((
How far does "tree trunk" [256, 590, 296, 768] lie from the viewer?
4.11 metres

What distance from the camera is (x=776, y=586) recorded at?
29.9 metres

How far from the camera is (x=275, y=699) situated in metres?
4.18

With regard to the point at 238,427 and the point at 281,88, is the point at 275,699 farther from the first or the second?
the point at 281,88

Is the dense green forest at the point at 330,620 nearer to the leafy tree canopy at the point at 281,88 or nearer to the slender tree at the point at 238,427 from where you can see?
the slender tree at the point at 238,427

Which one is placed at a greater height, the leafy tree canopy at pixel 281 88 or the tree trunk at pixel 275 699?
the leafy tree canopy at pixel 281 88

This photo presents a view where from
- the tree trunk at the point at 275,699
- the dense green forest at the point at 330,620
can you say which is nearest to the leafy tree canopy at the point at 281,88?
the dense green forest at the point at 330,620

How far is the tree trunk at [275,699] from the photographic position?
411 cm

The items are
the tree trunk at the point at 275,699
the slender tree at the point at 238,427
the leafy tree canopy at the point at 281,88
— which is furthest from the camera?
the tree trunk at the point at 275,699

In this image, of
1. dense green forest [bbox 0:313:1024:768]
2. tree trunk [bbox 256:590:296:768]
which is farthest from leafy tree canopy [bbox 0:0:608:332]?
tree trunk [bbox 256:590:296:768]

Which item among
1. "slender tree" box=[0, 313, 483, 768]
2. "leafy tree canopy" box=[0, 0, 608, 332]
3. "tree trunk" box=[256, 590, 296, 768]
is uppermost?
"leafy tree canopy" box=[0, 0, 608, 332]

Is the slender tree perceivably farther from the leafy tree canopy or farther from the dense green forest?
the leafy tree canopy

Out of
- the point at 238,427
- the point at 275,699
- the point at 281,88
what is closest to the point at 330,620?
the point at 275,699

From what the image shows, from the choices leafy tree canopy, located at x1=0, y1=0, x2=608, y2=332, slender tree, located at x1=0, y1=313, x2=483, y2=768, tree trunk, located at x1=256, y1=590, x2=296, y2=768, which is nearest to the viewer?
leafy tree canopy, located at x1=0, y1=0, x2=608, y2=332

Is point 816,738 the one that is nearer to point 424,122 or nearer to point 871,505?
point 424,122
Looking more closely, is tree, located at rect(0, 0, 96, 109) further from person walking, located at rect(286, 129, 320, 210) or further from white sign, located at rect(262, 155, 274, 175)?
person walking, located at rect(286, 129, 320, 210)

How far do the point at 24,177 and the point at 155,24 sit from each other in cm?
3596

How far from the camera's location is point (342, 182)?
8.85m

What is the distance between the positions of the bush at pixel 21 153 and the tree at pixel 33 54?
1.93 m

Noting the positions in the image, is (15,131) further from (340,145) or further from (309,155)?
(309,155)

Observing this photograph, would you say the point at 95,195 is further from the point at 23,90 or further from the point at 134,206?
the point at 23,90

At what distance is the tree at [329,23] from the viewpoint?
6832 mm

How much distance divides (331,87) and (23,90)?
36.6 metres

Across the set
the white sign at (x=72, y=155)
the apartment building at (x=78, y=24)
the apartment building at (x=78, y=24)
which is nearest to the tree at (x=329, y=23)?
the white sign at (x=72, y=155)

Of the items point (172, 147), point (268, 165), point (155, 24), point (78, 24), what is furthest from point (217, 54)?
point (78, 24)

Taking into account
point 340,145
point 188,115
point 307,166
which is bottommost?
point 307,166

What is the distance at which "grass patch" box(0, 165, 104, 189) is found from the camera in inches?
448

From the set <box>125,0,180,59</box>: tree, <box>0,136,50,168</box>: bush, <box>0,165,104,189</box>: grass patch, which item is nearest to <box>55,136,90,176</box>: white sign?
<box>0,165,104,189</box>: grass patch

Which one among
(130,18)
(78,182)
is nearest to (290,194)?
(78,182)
))
Your instructions
Edit everything from the line containing "Taking into account" down to the end of the items, replacing "nearest" with "closest" and leaving all else unchanged.

Exercise result
Taking into account
point 340,145
point 188,115
point 307,166
which is bottommost?
point 307,166

What is the distance at which "grass patch" box(0, 165, 104, 189) is found from the camera in inches?
448

From the set <box>125,0,180,59</box>: tree, <box>0,136,50,168</box>: bush, <box>0,165,104,189</box>: grass patch, which item is closest to <box>55,136,90,176</box>: white sign?
<box>0,165,104,189</box>: grass patch

Which one among
(130,18)
(78,182)
is closest to (290,194)?
(78,182)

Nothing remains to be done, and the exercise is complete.